Despite the limitations of our study, including its relatively small sample size, absence of urine markers evaluation, or the deposition of immunocomplexes in situ, the findings presented herein underscore an additional mechanism to join other evidence for the full understanding of VL-related renal dysfunction. Our findings demonstrated a significant issue that warrants comprehensive exploration in a subsequent multicentric study involving a larger number of patients, intrinsic differences to the parasite, population, clinical severity, and therapeutic interventions.

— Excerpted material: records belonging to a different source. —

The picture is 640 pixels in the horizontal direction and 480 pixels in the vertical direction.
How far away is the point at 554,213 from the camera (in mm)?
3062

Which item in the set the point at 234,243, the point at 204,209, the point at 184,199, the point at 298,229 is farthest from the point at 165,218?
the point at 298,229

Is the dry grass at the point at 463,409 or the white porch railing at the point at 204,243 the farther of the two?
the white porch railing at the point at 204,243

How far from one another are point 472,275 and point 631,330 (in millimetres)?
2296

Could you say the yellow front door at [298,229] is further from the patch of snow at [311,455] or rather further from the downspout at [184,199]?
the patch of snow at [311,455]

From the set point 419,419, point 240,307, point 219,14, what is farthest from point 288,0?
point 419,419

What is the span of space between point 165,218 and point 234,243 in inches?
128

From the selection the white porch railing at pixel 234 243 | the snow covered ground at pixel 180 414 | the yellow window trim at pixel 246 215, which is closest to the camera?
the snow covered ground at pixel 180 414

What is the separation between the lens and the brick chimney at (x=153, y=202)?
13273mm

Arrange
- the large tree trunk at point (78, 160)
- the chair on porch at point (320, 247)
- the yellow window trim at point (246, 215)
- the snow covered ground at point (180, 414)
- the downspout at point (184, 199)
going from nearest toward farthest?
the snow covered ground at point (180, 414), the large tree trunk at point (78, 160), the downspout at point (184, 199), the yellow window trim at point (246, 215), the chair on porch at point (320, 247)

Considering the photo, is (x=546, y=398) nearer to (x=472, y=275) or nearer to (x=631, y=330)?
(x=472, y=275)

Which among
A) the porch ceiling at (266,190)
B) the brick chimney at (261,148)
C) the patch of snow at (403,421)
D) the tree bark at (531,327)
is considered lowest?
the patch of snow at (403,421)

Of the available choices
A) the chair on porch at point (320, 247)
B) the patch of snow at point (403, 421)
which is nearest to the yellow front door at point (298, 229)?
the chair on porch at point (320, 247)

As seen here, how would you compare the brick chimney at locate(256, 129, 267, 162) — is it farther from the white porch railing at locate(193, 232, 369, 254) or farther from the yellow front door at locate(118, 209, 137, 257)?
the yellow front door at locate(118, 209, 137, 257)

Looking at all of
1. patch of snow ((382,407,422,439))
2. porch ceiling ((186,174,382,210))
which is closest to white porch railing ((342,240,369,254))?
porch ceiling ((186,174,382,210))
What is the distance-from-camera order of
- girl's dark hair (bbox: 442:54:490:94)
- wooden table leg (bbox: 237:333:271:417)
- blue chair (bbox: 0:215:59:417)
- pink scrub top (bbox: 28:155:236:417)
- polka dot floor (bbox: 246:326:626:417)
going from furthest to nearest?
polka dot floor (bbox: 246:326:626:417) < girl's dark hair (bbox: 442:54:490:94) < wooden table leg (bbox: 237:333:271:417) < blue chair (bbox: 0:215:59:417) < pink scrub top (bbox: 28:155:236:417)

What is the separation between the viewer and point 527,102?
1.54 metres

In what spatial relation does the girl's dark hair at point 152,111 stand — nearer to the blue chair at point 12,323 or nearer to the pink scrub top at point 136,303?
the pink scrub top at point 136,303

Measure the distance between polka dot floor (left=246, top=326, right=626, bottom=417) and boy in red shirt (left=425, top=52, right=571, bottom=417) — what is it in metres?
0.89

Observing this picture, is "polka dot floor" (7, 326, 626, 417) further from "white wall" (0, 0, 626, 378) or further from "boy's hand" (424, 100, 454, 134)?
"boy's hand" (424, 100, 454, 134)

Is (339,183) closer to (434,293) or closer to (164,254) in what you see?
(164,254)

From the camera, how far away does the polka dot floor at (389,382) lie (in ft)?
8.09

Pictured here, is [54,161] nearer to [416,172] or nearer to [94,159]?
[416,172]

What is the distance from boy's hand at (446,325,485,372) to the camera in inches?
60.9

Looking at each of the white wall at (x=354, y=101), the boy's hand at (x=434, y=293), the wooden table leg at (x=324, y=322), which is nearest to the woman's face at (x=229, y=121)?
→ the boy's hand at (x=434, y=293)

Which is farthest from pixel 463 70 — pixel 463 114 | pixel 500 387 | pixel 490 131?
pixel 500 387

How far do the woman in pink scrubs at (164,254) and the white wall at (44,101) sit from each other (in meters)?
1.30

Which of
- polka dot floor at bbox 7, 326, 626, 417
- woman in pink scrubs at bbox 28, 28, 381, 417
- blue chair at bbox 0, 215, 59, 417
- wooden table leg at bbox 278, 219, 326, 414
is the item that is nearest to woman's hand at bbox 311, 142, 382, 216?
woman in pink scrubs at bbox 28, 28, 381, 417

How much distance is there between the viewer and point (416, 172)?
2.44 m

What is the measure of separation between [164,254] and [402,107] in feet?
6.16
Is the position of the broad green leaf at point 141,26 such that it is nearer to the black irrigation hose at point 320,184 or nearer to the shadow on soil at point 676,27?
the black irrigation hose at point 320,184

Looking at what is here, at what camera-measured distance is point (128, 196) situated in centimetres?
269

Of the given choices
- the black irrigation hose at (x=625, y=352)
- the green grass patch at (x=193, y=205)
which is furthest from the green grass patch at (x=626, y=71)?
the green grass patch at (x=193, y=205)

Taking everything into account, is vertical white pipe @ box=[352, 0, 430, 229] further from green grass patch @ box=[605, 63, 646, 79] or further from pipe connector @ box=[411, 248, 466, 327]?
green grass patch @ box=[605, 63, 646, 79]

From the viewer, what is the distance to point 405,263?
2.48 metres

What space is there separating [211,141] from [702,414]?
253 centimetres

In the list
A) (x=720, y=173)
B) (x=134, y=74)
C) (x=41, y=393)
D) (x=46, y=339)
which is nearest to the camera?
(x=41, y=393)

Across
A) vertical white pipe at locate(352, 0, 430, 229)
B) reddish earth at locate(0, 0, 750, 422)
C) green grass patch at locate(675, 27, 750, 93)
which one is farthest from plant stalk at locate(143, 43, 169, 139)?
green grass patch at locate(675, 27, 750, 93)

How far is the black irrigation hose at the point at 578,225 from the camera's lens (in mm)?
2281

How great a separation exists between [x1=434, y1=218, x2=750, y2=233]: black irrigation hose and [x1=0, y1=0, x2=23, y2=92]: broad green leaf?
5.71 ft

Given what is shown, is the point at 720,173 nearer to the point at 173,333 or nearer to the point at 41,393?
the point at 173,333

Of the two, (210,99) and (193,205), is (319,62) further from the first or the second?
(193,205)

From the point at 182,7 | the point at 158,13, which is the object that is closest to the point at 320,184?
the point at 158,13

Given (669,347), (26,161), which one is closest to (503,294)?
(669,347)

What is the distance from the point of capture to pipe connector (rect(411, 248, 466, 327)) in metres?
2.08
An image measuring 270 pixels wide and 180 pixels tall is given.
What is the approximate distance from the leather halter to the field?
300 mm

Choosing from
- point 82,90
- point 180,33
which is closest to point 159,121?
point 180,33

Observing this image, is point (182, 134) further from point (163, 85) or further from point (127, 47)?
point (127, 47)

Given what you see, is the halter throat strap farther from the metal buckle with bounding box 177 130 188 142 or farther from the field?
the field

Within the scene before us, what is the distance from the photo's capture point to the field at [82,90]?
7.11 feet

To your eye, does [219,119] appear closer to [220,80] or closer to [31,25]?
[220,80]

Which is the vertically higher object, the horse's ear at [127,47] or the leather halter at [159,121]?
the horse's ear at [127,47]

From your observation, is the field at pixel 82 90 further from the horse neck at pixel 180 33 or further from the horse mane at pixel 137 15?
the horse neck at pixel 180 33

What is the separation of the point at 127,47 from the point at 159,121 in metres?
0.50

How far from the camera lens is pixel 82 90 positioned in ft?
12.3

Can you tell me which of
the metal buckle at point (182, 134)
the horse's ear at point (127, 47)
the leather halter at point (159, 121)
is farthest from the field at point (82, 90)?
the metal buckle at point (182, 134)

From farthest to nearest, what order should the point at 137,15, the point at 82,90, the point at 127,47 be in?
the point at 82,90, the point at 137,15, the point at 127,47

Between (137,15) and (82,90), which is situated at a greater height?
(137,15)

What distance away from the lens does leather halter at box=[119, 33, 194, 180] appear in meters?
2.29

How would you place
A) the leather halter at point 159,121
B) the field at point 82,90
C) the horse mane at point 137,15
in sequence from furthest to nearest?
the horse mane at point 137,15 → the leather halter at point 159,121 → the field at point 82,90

In summary, AKI is an important issue in VL, being associated with morbidity and mortality56,57. The occurrence of AKI has a multifactorial feature, in which comorbidities, hemodynamic abnormalities, VL treatment, or use of nephrotoxic drugs as well as levels of immunocomplexes and immunoglobulins and complement system activation may be associated with nephrotoxicity8,57,61,66–69. Given this scenario, the need for a multicenter study is evident, with standardized and well-controlled clinical and immunological analyses to determine the actual occurrence of AKI in patients with VL. This approach will facilitate a more precise definition of the factors involved in kidney disease associated with VL. Moreover, our data reinforces the importance of careful monitoring of renal functions in patients with VL, employing markers with high sensitivity. This early detection of VL-associated kidney injury is essential for averting complications and guiding the clinical management of the disease.